On Oct. 29, 1901, President William McKinley’s assassin, Leon Czolgosz, was electrocuted.
In 1929 Black Tuesday descended upon the New York Stock Exchange; prices collapsed amid panic selling and thousands of investors were wiped out as America’s Great Depression began.
In 1956 Israel launched an invasion of Egypt’s Sinai Peninsula during the Suez Canal crisis.
In 1964 thieves made off with the Star of India and other gems from the American Museum of Natural History in New York. (The Star and most of the other gems were recovered; three men were convicted in the case.)

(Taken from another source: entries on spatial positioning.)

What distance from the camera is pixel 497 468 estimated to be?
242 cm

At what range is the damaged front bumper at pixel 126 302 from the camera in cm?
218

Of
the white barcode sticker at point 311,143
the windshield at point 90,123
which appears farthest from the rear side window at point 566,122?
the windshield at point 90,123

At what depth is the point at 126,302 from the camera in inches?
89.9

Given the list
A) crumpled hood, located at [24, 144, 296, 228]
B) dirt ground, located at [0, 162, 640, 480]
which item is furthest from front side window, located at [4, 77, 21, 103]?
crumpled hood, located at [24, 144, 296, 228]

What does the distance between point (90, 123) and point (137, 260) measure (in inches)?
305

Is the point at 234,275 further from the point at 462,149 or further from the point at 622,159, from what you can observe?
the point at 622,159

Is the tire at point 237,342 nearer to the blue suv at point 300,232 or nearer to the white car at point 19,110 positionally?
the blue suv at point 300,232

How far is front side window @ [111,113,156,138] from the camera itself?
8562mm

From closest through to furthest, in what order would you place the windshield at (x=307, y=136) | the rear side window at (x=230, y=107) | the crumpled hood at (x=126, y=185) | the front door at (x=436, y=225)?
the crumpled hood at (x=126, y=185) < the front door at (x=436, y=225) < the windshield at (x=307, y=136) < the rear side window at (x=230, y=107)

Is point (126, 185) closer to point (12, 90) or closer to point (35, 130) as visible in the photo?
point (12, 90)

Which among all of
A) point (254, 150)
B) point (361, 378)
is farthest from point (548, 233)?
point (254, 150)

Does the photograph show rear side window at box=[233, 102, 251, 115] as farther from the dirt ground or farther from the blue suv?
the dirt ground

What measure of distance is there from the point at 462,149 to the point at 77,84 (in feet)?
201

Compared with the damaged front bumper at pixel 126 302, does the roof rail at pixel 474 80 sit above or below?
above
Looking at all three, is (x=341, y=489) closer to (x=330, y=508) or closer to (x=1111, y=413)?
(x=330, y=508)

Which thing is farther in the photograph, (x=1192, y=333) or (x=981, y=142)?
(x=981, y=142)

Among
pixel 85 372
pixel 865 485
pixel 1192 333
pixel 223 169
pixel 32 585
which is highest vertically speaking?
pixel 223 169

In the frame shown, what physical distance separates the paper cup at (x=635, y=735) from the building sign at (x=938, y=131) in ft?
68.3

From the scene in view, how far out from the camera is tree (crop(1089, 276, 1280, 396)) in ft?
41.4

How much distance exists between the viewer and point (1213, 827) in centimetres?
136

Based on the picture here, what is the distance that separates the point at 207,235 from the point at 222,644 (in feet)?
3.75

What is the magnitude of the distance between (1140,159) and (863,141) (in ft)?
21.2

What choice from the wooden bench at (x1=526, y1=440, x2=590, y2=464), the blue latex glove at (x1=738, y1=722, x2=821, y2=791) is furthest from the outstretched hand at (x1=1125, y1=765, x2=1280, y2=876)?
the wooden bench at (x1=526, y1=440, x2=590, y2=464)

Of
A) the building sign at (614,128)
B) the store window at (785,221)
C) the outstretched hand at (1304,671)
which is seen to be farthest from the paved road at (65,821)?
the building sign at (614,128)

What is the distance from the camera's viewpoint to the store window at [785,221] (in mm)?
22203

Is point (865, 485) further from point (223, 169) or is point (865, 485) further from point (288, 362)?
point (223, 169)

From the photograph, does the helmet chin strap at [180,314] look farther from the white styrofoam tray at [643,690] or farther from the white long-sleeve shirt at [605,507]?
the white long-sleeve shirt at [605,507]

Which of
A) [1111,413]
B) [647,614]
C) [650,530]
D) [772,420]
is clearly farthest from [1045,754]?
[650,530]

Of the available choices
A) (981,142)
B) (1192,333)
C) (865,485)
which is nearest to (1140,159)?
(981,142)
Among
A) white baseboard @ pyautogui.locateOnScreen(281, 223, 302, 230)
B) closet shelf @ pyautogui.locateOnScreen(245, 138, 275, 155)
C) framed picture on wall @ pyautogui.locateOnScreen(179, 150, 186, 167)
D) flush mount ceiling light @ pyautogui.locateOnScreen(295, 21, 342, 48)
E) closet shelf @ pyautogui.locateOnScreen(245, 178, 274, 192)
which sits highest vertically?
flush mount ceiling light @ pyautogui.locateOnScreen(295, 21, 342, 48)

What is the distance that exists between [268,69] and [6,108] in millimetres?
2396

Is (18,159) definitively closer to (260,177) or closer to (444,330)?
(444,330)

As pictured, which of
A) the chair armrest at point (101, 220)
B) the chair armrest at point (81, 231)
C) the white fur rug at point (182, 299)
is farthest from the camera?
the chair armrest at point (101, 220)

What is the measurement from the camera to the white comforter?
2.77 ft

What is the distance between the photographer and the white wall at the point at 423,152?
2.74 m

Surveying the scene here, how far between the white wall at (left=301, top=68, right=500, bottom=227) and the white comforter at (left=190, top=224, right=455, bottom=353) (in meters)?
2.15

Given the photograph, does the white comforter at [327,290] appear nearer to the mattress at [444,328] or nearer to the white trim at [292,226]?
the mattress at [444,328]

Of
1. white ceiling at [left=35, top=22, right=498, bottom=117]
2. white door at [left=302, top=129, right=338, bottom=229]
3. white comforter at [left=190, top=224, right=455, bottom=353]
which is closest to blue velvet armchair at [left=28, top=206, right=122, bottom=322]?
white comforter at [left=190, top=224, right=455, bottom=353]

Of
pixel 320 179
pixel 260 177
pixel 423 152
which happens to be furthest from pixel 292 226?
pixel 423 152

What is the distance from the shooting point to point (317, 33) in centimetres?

In 1966 the National Organization for Women was founded.
In 1967 the musical “Hair” opened off-Broadway.
In 1987 jazz great Woody Herman died in Los Angeles at 74.
In 1994 Francisco Martin Duran fired more than two dozen shots at the White House. (Duran, 26, was later convicted of trying to assassinate President Bill Clinton and was sentenced to 40 years in prison.)
In 1998, at age 77, Sen. John Glenn (D-Ohio) roared back into space aboard the shuttle Discovery, retracing the trail he blazed as an astronaut 36 years earlier.
In 2004 Osama bin Laden, in a videotaped statement, directly admitted for the first time that he had ordered the Sept. 11 attacks and told America “the best way to avoid another Manhattan” was to stop threatening Muslims’ security.